What user account do kola tests use?

[Marshall Onsrud]

Which user account do the kola tests use? And, any advice on how to debug authentication issues related to cloud config?

When running a test or kola spawn --debug -r -s there is an auth error. I would like to find out more about why it is failing to authenticate but I am not sure how to get more output. 

        harness.go:190: Cluster failed starting machines: ssh journalctl failed: ssh: handshake failed: ssh: unable to authenticate, attempted methods [publickey none], no supported methods remain

FAIL

harness: test suite failed

Thanks.

[David Michael]

On Fri, Mar 10, 2017 at 1:40 PM, Marshall Onsrud
<mars...@theonsruds.com> wrote:
>
> Which user account do the kola tests use?

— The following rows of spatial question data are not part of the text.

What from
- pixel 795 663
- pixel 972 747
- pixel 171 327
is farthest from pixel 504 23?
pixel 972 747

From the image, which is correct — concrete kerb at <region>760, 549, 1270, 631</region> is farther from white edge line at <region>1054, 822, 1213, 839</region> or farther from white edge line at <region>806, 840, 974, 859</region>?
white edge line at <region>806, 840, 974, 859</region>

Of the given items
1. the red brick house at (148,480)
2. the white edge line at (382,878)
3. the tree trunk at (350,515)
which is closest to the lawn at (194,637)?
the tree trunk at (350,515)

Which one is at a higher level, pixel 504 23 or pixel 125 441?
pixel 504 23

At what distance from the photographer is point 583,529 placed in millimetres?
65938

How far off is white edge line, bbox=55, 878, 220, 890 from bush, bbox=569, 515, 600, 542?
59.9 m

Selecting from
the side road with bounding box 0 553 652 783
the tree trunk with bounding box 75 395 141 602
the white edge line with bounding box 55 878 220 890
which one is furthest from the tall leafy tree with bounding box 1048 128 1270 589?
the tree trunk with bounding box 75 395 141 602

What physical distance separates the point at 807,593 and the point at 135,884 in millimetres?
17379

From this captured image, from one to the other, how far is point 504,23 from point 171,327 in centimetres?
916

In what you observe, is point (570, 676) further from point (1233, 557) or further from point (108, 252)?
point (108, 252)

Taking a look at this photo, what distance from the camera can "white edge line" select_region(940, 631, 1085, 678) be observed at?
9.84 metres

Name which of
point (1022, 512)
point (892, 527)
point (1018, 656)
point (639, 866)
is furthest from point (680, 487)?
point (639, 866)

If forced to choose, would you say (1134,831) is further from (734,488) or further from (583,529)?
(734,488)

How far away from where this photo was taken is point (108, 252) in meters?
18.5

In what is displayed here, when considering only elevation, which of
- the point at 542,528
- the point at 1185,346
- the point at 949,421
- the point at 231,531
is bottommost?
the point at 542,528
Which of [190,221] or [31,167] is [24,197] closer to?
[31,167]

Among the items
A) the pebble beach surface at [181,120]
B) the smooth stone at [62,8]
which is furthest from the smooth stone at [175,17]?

They use "core", and a new SSH key is generated and injected into your
test's user data for that user. You could try using
./set_shared_user_password.sh in the SDK to build an image with a
default password set.

> And, any advice on how to debug authentication issues related to cloud config?

Since just about all accesses to the test systems by mantle are over
SSH, there are not a lot of options when SSH is completely broken.
I've been using a bit of a brute-force method lately for local QEMU
tests: patch platform/machine/qemu/cluster.go to replace "-display
none" with e.g. "-display vnc=:5" and run the following command on
your host system when the test VM is running:

sudo nsenter -n -t $(ps -ef | awk '/qemu[-]/{print$2}') vncviewer
127.0.0.1::5905

That is using tigervnc, and the substituted command is just a dumb way
to get a QEMU PID which might need to be adjusted on your system.
Start it early so you can add "coreos.autologin" at the bootloader to
get into the system regardless of if any authentication works.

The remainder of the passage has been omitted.